GREEN BAY – For four years, Elgton Jenkins has been whatever the Packers have needed him to be on any given week.
To his credit, the versatile veteran has consistently performed at a Pro Bowl level despite rarely staying still on Green Bay's offensive line. Jenkins has started 36 games at left guard, eight at left tackle, six at right tackle and three at center in place of an injured Corey Linsley in 2020.
After inking a long-term extension with Green Bay in December, the 6-foot-5, 311-pound offensive lineman has one more title he's looking to add to his ever-expanding list of responsibilities: Leader.
"I said, when I first got here, I wanted to be with the team for 10-plus years, and right now I'm going into my fifth year," said Jenkins, who's participating on this week's Tailgate Tour throughout the state of Wisconsin. "So, right now, it's just like what we can do in the future going forward to help bring Super Bowls and making Green Bay better as a whole."
Still only 27, Jenkins is already one of the longest-tenured players on Green Bay's roster. By September, the Packers could possibly have just three players (David Bakhtiari, Aaron Jones and Jaire Alexander) with more accrued seasons in a green-and-gold uniform than Jenkins.
The former second-round pick takes that responsibility seriously, especially considering everything Bakhtiari, Linsley and former guard Lane Taylor did for him during Jenkins' formative NFL years. The arrow only continued to point up since Jenkins became a permanent starter in Week 3 of his rookie season in 2019.
In fact, the only real hiccup Jenkins has encountered as a pro was the torn anterior cruciate ligament he suffered in November 2021, while starting at left tackle in place of Bakhtiari. The injury sidelined Jenkins for 10 months and left Green Bay without its top two offensive linemen during last year's offseason program.
Back healthy again, the two Pro Bowlers fell into a familiar routine on the left side of Green Bay's offensive line last season, while serving as the standard bearers for a young position room featuring just one other veteran older than 25 (Yosh Nijman).
"We have a lot of chemistry from my rookie year to now," said Jenkins of his rapport with Bakhtiari. "Being able to be back to what we were doing before he got hurt (and) I got hurt, it felt good. So, the more reps we got together, it just felt more natural and more natural, basically."
In 2023, the youth movement will extend well beyond just the O-line, as the Packers turn the page to a new starting quarterback in Jordan Love.

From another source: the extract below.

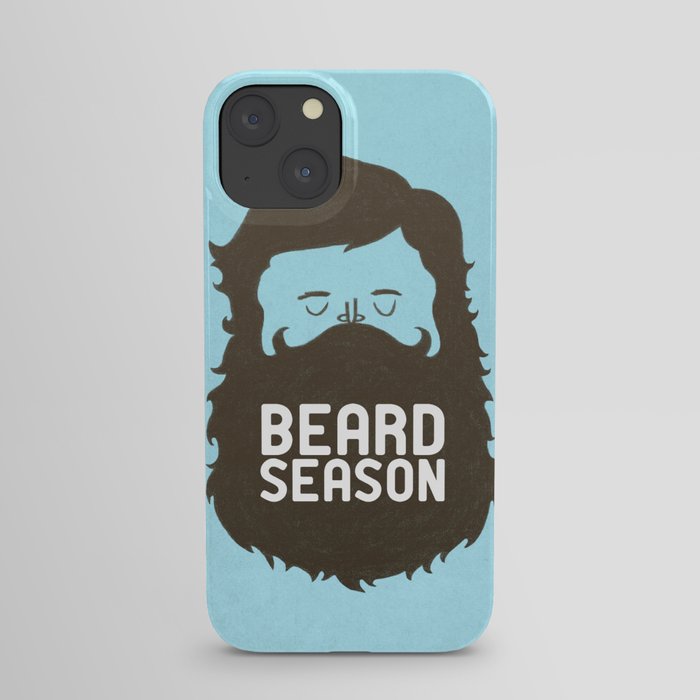 Beard Season iPhone Case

While the sample size is small, count Jenkins among those impressed by what they've seen from the former first-round pick.

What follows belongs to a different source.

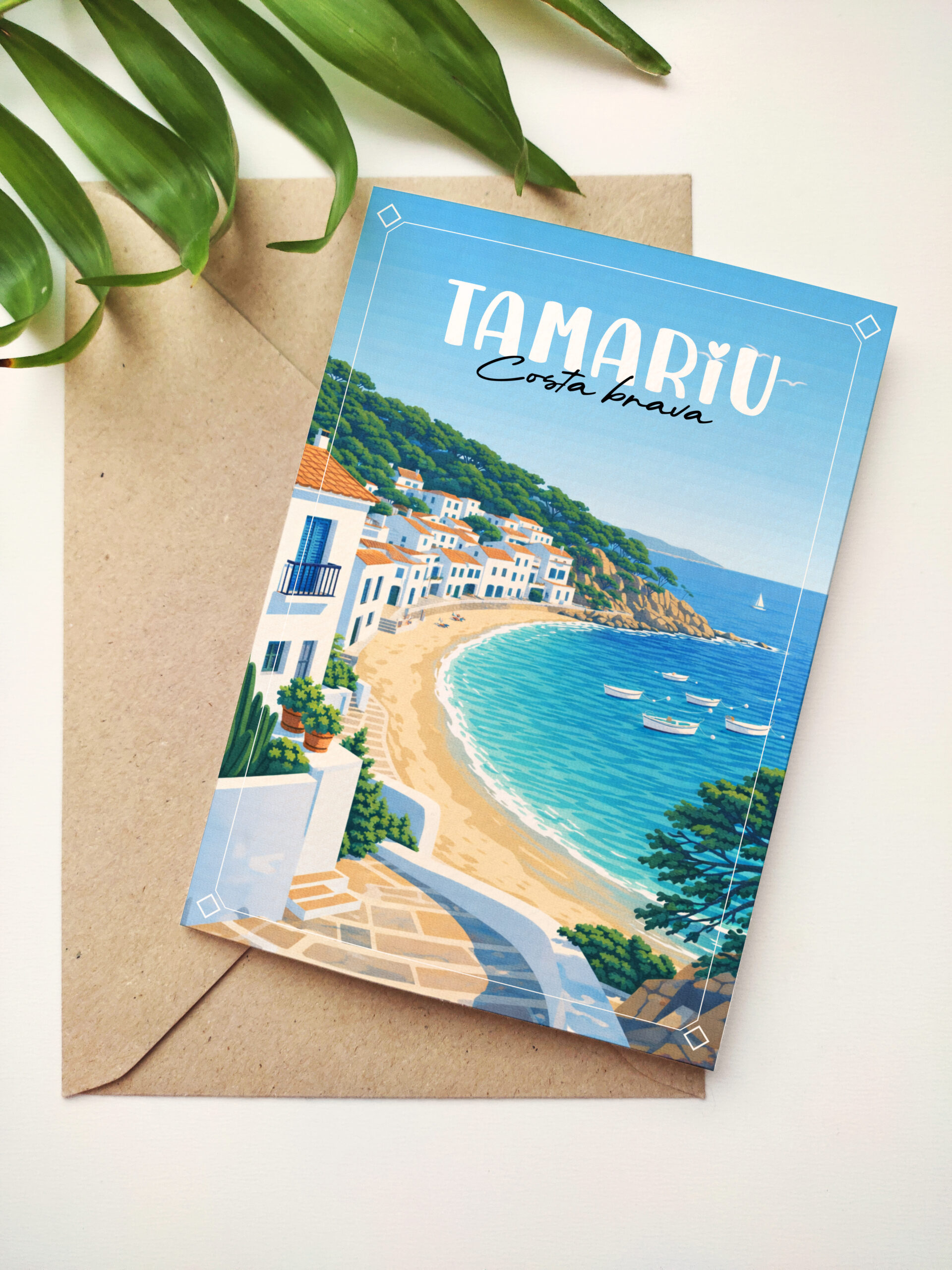 Carte - Collection Costa Brava - Tamariu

Offensively, Jenkins admits it'll be different transitioning from a first-ballot Hall of Famer like Aaron Rodgers to a 24-year-old quarterback with fewer than 200 career regular-season snaps, but Love has won over teammates with his talent, temperament, and tireless work ethic.
"It's going to be a big change. It's going to be a big difference," Jenkins said. "You've got a Hall of Fame quarterback that you've been playing in front of for the last four years, and I'll say mentally wise it's probably going to be different because he's been playing the game for so many years, but I feel like we'll be good."
The No. 1 objective for Jenkins is keeping Love "as comfortable as possible" whether it's in practice or on gamedays. Individually, Jenkins is thankful to spend his offseason preparing his body once again for optimum performance rather than rehabbing from major surgery.
As the offense prepares to rally around Love, Jenkins wants to do everything in his power to help remove some of the offensive burden from new quarterback's shoulders – just like his teammates once did for him during Jenkins' first season as a starter.
"As long as I can remember, Aaron Rodgers has been the quarterback here, but it's a new chapter," Jenkins said. "We've got to embrace that and just move forward, just put points on the board like we always do."